I received the same advice about bathing with the rescue I had. While it is good advice, I also did not want to stress her out when the lice were not seriously affecting her health. It was more of a mild irritant so I simply waited until everyone was old enough to receive topical treatment. 
If the mites are really bad and worsening her health and appearance, I would suggest bathing her. Otherwise, I do not think it would hurt too much to wait and try to control the sterility of her environment rather than on her for a few weeks.


----------



## SarahEden (Mar 5, 2013)

OK I will toss the aspen and and carefresh into the big freezer then. Hopefully she holds off another day and I can change the bedding tomorrow. Crossing my fingers! Thanks so much


----------



## Gannyaan (Dec 7, 2012)

I can't wait for these baby pics ! 


Sent from Petguide.com Free App


----------



## SarahEden (Mar 5, 2013)

Still nothing, but she's totally rearranged her tank yet again and is now sleeping ontop of the box rather than in it which she hasn't done before... so I am probably just going to get rid of the box and not replace it when I change the bedding later.

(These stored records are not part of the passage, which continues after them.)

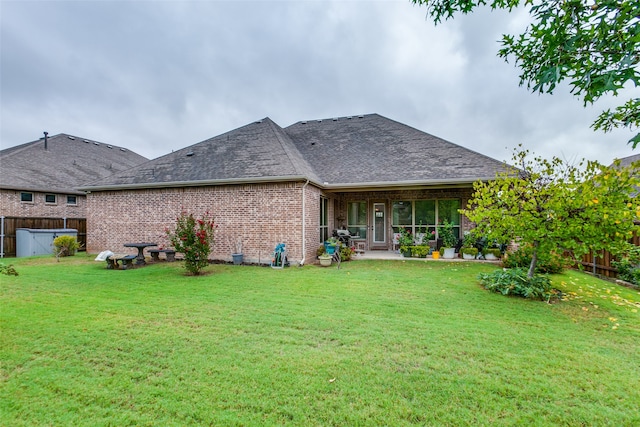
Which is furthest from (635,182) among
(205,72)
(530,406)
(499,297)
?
(205,72)

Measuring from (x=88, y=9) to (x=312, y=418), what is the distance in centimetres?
1398

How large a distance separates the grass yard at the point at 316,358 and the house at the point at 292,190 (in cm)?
430

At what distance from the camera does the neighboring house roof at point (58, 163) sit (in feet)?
47.4

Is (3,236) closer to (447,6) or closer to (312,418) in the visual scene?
(312,418)

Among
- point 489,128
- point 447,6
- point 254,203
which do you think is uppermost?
point 489,128

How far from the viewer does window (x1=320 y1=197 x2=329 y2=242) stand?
11.8 m

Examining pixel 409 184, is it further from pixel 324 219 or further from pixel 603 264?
pixel 603 264

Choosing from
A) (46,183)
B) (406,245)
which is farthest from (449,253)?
(46,183)

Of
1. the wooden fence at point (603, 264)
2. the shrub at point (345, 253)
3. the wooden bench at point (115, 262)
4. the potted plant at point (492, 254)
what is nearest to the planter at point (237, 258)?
the wooden bench at point (115, 262)

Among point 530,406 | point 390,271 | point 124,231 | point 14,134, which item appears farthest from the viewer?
point 14,134

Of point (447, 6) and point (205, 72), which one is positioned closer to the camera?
point (447, 6)

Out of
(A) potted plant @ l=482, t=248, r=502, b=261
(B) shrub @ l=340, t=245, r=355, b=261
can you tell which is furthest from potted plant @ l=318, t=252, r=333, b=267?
(A) potted plant @ l=482, t=248, r=502, b=261

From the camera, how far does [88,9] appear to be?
9.82 m

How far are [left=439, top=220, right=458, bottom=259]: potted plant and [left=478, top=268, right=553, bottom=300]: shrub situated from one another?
171 inches
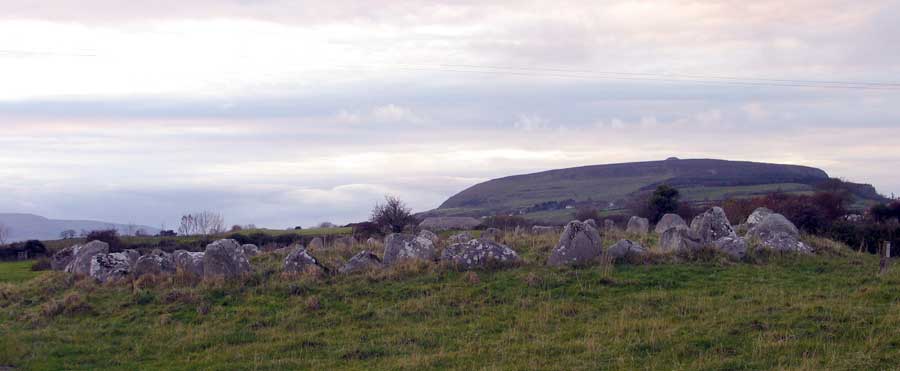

https://fbcdn-sphotos-d-a.akamaihd.net/hphotos-ak-ash4/1459954_10153490144640220_545621156_n.jpg

https://scontent-a-lga.xx.fbcdn.net/hphotos-prn1/1001993_10153490144915220_857776587_n.jpg

She has stuffed everything inside the box as well so maybe a reason why she's not sleeping in it.


----------



## nanashi7 (Jun 5, 2013)

Well, it's getting down to the last possible days and I'm certain she's pregnant. Just until the sixteenth!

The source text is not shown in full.